§ **Goal**
Begin with the line containing "Is the crib" and copy each line exactly through the last line of the entries, inclusive.

— START Recorded information —

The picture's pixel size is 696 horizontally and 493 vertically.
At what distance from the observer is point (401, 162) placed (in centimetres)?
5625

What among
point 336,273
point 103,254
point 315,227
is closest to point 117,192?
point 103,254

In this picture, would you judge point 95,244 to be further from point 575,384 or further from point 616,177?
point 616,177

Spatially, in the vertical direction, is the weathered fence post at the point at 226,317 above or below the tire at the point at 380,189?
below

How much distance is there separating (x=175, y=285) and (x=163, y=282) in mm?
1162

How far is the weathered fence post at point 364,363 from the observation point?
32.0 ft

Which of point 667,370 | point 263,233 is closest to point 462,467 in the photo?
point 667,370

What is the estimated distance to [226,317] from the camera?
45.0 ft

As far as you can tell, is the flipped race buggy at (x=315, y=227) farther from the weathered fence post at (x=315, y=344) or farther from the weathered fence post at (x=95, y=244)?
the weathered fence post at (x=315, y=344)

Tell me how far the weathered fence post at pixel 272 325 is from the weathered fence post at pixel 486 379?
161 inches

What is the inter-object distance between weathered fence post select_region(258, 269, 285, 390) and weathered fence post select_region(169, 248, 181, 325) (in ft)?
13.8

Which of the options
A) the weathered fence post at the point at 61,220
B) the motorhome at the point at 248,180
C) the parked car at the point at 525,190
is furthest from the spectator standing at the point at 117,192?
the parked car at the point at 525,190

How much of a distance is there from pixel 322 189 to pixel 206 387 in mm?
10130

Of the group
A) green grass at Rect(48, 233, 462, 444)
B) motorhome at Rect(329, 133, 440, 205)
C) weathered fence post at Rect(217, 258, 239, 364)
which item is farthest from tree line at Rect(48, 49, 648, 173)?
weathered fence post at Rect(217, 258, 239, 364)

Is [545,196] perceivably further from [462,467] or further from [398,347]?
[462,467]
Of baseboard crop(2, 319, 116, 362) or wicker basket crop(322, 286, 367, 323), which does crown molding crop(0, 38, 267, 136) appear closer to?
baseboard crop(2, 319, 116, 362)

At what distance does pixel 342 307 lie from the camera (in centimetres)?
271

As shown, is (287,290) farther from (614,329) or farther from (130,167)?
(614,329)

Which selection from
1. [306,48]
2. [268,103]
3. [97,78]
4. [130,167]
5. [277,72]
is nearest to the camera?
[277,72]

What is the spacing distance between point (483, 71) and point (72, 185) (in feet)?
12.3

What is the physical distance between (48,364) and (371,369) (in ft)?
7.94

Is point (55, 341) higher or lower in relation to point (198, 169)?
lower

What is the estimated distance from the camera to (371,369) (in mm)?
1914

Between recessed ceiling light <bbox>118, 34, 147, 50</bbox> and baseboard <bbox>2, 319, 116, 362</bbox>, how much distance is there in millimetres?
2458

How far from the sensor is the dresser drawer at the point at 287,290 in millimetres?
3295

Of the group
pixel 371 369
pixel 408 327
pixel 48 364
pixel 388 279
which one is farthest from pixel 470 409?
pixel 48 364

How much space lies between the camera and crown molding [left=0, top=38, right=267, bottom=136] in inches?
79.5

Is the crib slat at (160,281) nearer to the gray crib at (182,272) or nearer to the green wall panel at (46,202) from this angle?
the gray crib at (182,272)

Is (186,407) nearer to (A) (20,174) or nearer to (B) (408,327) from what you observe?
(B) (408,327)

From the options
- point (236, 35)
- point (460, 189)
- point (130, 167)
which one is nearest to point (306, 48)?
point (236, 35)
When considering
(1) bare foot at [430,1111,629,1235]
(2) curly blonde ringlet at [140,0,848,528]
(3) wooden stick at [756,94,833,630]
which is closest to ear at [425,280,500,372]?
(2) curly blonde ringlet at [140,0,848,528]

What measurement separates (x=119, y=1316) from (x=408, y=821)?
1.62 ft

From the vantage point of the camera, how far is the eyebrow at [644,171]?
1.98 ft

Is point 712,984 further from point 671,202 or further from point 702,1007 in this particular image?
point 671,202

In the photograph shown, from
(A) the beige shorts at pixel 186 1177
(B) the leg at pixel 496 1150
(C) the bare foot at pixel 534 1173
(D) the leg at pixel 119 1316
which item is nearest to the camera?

— END Recorded information —

§ **Answer to this exercise**
Is the crib slat at (160,281) nearer to the gray crib at (182,272) or nearer to the green wall panel at (46,202) from this angle?
the gray crib at (182,272)

Is (186,407) nearer to (A) (20,174) or nearer to (B) (408,327) from what you observe?
(B) (408,327)

From the options
- point (236, 35)
- point (460, 189)
- point (130, 167)
which one is nearest to point (306, 48)?
point (236, 35)
When considering
(1) bare foot at [430,1111,629,1235]
(2) curly blonde ringlet at [140,0,848,528]
(3) wooden stick at [756,94,833,630]
which is closest to ear at [425,280,500,372]?
(2) curly blonde ringlet at [140,0,848,528]

What measurement separates (x=119, y=1316) from (x=408, y=821)?
1.62 ft

From the vantage point of the camera, how far is the eyebrow at [644,171]?
1.98 ft

Is point 712,984 further from point 671,202 or further from point 702,1007 in this particular image?
point 671,202

In the photograph shown, from
(A) the beige shorts at pixel 186 1177
(B) the leg at pixel 496 1150
(C) the bare foot at pixel 534 1173
(D) the leg at pixel 119 1316
which item is nearest to the camera?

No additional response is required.